_Task to carry out_
Print out every line, exactly as written.

_Data extract_
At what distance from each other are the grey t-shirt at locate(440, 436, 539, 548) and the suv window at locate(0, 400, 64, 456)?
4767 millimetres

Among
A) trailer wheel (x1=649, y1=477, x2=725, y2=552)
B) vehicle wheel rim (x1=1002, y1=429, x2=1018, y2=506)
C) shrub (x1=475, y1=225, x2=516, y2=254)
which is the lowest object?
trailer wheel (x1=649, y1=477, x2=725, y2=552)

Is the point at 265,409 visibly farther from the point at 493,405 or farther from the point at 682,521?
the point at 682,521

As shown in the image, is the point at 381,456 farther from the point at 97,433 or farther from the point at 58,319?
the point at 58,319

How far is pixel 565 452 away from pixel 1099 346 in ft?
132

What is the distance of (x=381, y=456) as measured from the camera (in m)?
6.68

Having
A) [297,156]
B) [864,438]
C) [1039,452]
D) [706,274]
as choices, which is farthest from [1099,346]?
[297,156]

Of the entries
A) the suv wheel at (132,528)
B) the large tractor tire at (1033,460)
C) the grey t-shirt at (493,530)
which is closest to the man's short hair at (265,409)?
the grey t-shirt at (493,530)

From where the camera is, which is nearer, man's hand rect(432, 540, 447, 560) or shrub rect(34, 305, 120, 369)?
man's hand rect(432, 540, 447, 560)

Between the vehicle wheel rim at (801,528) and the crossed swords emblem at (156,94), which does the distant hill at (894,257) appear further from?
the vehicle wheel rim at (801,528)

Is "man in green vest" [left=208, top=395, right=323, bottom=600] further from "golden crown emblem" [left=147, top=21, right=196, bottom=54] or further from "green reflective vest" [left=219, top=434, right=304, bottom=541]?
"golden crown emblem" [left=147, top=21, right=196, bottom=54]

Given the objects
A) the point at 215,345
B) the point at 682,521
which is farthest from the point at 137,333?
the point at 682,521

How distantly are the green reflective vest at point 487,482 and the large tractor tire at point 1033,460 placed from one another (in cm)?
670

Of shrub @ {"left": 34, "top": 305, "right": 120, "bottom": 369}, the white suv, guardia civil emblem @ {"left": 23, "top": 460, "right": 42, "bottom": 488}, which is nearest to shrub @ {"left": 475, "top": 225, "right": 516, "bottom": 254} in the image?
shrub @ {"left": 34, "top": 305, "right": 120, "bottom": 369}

_Response_
At what distance from each other are the grey t-shirt at locate(440, 436, 539, 548) and the suv window at locate(0, 400, 64, 456)?
4767 millimetres

Among
A) trailer wheel (x1=649, y1=477, x2=725, y2=552)
B) vehicle wheel rim (x1=1002, y1=429, x2=1018, y2=506)
C) shrub (x1=475, y1=225, x2=516, y2=254)
which is the lowest object?
trailer wheel (x1=649, y1=477, x2=725, y2=552)

Is the point at 265,409 visibly farther from the point at 493,405 or farther from the point at 682,521?
the point at 682,521

As shown in the image, is the point at 381,456 farther from the point at 97,433 or farther from the point at 58,319?
the point at 58,319

How far is pixel 565 452 away from pixel 1099 346 in ft?
132

What is the distance of (x=381, y=456) as measured from the camera (in m)?
6.68

Having
A) [297,156]
B) [864,438]
C) [1039,452]
D) [706,274]
as choices, which is farthest from [1099,346]?
[297,156]

Of the entries
A) the suv wheel at (132,528)
B) the large tractor tire at (1033,460)
C) the grey t-shirt at (493,530)
which is closest to the man's short hair at (265,409)?
the grey t-shirt at (493,530)

From where the camera is, which is nearer, man's hand rect(432, 540, 447, 560) or shrub rect(34, 305, 120, 369)?
man's hand rect(432, 540, 447, 560)

Between the vehicle wheel rim at (801,528) and the crossed swords emblem at (156,94), which does the distant hill at (894,257) appear further from?
the vehicle wheel rim at (801,528)

Is "man in green vest" [left=208, top=395, right=323, bottom=600] further from "golden crown emblem" [left=147, top=21, right=196, bottom=54] or further from "green reflective vest" [left=219, top=434, right=304, bottom=541]?
"golden crown emblem" [left=147, top=21, right=196, bottom=54]

Given the objects
A) the point at 215,345
B) the point at 682,521
which is farthest from the point at 137,333?
the point at 682,521

How distantly are the green reflective vest at point 487,482 and the large tractor tire at point 1033,460 placed from one another (in cm)?
670

Of shrub @ {"left": 34, "top": 305, "right": 120, "bottom": 369}, the white suv, guardia civil emblem @ {"left": 23, "top": 460, "right": 42, "bottom": 488}, which is nearest to shrub @ {"left": 475, "top": 225, "right": 516, "bottom": 254} in the image?
shrub @ {"left": 34, "top": 305, "right": 120, "bottom": 369}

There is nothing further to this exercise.